Check that all control plane VMs cannot communicate to other control plane VMs over ETCD port 2379 and times out:
```
curl -vk <different control plane IP>:2379

*   Trying <different control plane IP>:2379...
```
With the above checks we have confirmed on the following:
1. ETCD is running on each control plane VM and not crashing.
2. ETCD logs state that it is unable to communicate to other control plane VMs.

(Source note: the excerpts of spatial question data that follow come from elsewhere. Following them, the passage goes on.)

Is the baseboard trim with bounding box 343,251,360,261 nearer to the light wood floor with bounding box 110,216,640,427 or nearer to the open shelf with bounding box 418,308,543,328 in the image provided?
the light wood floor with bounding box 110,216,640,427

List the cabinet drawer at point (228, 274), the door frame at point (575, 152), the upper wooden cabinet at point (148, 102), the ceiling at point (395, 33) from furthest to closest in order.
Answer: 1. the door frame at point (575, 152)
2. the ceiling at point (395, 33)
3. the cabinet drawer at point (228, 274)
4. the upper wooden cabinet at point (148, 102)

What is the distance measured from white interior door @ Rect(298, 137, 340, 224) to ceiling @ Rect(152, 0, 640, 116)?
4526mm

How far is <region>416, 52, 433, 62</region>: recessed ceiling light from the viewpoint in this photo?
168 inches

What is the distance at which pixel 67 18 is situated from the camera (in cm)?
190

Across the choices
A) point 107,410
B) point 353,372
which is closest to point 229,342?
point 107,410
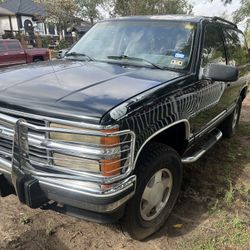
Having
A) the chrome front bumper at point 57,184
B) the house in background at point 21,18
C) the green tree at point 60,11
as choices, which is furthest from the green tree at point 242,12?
the house in background at point 21,18

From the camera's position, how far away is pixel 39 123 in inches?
98.7

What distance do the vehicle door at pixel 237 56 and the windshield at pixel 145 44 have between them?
1.25 metres

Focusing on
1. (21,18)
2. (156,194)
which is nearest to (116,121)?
(156,194)

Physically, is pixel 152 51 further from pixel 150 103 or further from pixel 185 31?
pixel 150 103

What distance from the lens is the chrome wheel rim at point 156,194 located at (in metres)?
3.02

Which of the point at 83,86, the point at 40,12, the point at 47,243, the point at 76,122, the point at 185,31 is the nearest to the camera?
the point at 76,122

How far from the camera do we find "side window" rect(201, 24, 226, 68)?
3980 mm

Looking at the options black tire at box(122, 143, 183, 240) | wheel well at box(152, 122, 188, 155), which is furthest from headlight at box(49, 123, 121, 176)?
wheel well at box(152, 122, 188, 155)

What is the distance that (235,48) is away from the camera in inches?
207

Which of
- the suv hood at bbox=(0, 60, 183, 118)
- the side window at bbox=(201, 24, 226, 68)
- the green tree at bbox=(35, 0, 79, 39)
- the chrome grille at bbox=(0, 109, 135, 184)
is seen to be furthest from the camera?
the green tree at bbox=(35, 0, 79, 39)

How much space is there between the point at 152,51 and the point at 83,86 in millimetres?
1233

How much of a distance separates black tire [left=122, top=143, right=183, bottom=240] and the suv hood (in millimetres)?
550

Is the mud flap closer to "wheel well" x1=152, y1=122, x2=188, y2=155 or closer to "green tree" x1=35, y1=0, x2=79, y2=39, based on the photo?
"wheel well" x1=152, y1=122, x2=188, y2=155

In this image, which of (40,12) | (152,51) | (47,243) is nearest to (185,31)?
(152,51)
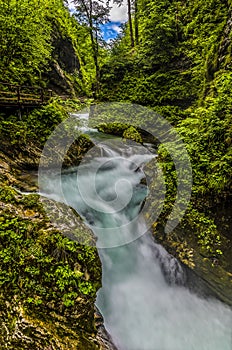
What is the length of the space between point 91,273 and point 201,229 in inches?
105

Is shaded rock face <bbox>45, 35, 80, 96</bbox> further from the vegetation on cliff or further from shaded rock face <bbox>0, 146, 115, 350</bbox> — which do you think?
shaded rock face <bbox>0, 146, 115, 350</bbox>

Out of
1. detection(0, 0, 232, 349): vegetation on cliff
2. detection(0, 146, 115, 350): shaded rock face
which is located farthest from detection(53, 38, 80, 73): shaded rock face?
detection(0, 146, 115, 350): shaded rock face

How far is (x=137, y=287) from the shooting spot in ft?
16.5

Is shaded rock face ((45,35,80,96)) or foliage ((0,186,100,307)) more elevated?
shaded rock face ((45,35,80,96))

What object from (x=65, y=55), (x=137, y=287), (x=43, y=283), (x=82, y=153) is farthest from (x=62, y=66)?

3. Each control plane VM receives a Connected response from its own ETCD process, indicating ETCD is working .
4. However, control plane VMs cannot communicate to other control plane VMs over ETCD port 2379, despite ETCD in Running state on all control plane VMs.
Work with your networking team to find the cause of why the cluster's control plane VMs can't communicate to each other over their eth0 interface for ETCD port 2379.
- This may be caused by blocked ETCD ports of 2380 and 2379.
  - See the Ports and Protocols github for vSphere Supervisor
- For NSX-T environments, there is a known issue where a NSX upgrade from 4.1 to 4.2 results in a similar scenario.
  - See the following KB article for details: IP address subnets missing from an antrea NSGroup after an upgrade from 4.1.x to 4.2.x
Once the networking communication is successful between control plane VMs, ETCD will recover and the cluster will stabilize automatically, provided that there are no further environmental issues.